▼
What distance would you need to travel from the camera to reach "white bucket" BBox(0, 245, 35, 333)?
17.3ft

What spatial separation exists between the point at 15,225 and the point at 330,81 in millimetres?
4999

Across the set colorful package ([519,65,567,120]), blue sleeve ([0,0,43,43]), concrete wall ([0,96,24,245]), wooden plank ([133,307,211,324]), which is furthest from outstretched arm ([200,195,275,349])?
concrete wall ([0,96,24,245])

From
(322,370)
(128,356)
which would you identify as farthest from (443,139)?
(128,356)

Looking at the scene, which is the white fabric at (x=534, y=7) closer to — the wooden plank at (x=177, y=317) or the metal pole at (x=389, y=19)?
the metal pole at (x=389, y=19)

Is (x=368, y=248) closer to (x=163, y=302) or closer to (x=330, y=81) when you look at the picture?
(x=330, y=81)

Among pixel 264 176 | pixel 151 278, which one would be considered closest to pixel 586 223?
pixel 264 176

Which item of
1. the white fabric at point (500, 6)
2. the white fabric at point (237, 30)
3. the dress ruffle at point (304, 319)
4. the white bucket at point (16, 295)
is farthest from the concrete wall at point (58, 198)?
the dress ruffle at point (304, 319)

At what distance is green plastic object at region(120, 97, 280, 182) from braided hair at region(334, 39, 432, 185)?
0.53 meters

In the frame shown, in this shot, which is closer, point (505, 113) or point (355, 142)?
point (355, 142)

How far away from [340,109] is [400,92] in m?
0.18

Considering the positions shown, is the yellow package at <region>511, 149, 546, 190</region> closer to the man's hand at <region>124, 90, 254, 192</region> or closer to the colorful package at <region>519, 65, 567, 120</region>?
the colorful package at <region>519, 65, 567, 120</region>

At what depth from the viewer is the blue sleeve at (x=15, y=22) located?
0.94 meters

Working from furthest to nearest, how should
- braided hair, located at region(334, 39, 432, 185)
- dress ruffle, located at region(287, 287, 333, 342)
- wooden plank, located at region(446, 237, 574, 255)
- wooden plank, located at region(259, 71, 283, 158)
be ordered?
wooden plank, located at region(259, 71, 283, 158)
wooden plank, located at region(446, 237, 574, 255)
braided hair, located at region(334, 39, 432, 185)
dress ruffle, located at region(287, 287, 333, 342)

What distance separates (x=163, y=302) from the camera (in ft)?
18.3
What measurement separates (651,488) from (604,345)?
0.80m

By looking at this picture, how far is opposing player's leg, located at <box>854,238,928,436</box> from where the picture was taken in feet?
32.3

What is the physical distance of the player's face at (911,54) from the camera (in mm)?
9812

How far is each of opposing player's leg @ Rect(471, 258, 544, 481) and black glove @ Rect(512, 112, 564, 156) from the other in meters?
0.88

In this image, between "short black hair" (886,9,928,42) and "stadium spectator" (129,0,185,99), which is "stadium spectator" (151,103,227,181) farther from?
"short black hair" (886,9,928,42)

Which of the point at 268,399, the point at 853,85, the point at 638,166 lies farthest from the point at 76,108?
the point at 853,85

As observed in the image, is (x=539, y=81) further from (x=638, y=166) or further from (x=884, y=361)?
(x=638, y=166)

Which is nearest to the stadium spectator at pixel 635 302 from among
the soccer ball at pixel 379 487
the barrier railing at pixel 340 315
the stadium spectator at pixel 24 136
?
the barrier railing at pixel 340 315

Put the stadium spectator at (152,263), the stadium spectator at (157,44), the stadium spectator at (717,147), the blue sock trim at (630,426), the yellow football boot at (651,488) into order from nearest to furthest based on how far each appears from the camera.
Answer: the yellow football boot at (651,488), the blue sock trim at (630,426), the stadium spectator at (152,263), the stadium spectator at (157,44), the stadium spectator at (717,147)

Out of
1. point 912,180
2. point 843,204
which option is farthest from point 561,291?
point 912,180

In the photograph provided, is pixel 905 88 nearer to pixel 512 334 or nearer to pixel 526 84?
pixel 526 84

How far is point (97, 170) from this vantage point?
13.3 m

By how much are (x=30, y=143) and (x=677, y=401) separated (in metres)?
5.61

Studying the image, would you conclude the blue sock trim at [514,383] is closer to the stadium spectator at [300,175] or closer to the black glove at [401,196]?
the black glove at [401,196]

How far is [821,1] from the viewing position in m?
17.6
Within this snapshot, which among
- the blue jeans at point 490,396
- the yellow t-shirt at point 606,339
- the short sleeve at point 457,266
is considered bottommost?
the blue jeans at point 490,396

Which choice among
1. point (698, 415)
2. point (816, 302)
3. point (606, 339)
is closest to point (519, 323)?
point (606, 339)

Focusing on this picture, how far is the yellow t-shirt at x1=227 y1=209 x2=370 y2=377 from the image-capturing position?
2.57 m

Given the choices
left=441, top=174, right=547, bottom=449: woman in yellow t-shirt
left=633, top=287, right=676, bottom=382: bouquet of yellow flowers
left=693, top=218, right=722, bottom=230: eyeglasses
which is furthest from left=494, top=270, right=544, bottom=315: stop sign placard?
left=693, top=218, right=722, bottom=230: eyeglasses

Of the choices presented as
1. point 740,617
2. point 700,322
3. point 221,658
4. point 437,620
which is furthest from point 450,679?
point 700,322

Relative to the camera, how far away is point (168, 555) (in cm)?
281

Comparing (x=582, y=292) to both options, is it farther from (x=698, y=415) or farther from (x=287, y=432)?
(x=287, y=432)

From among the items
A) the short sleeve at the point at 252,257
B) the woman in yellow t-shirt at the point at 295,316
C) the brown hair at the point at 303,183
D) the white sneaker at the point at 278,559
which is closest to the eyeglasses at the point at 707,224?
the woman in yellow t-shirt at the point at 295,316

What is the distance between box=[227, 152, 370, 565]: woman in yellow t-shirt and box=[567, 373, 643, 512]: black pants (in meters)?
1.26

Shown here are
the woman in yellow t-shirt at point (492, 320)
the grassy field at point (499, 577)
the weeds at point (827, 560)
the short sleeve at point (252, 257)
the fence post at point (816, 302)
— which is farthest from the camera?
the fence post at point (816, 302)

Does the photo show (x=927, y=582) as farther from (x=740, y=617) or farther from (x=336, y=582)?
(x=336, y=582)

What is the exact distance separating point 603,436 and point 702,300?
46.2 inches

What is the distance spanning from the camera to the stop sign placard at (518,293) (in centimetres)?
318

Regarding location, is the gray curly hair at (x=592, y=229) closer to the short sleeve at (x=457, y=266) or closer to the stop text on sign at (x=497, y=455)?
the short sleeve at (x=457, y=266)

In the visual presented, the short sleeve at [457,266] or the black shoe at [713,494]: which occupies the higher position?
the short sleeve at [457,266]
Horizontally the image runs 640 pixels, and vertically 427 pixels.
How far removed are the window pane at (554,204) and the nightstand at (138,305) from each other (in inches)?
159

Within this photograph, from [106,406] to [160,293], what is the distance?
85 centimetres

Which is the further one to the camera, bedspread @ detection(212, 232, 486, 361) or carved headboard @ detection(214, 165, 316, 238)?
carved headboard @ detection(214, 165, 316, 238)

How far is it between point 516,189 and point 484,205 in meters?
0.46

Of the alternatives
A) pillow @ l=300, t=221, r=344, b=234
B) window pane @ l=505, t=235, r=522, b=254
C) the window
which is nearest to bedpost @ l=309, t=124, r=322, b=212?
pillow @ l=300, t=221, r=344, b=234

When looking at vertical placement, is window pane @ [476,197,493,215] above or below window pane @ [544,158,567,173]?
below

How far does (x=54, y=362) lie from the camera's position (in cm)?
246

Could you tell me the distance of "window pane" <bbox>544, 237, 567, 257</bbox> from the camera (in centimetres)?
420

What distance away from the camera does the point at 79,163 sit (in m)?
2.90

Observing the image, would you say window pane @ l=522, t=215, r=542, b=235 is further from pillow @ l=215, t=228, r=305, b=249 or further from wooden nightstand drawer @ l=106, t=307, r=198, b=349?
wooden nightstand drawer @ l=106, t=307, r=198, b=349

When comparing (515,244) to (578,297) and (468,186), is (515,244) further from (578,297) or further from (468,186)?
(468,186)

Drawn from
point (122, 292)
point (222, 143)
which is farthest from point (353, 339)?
▲
▶ Aim:
Every line from the one containing "How far is it" through the end of the data must be repeated exactly, and no other line.

▶ Reply:
How far is it between point 516,189 and point 484,205 in meters?
0.46

Of the alternatives
A) pillow @ l=300, t=221, r=344, b=234
B) window pane @ l=505, t=235, r=522, b=254
C) the window
which is nearest to bedpost @ l=309, t=124, r=322, b=212?
pillow @ l=300, t=221, r=344, b=234

When looking at vertical placement, is window pane @ [476,197,493,215] above or below window pane @ [544,158,567,173]?
below

How far does (x=54, y=362) lie from the camera's position (in cm)?
246

Could you tell me the distance of "window pane" <bbox>544, 237, 567, 257</bbox> from the camera (in centimetres)?
420

What distance away from the camera does the point at 79,163 sit (in m)?
2.90

Observing the image, would you say window pane @ l=522, t=215, r=542, b=235 is further from pillow @ l=215, t=228, r=305, b=249 or further from wooden nightstand drawer @ l=106, t=307, r=198, b=349?
wooden nightstand drawer @ l=106, t=307, r=198, b=349

When comparing (515,244) to (578,297) and (468,186), is (515,244) further from (578,297) or further from (468,186)?
(468,186)

Drawn from
point (122, 292)
point (222, 143)
which is farthest from point (353, 339)?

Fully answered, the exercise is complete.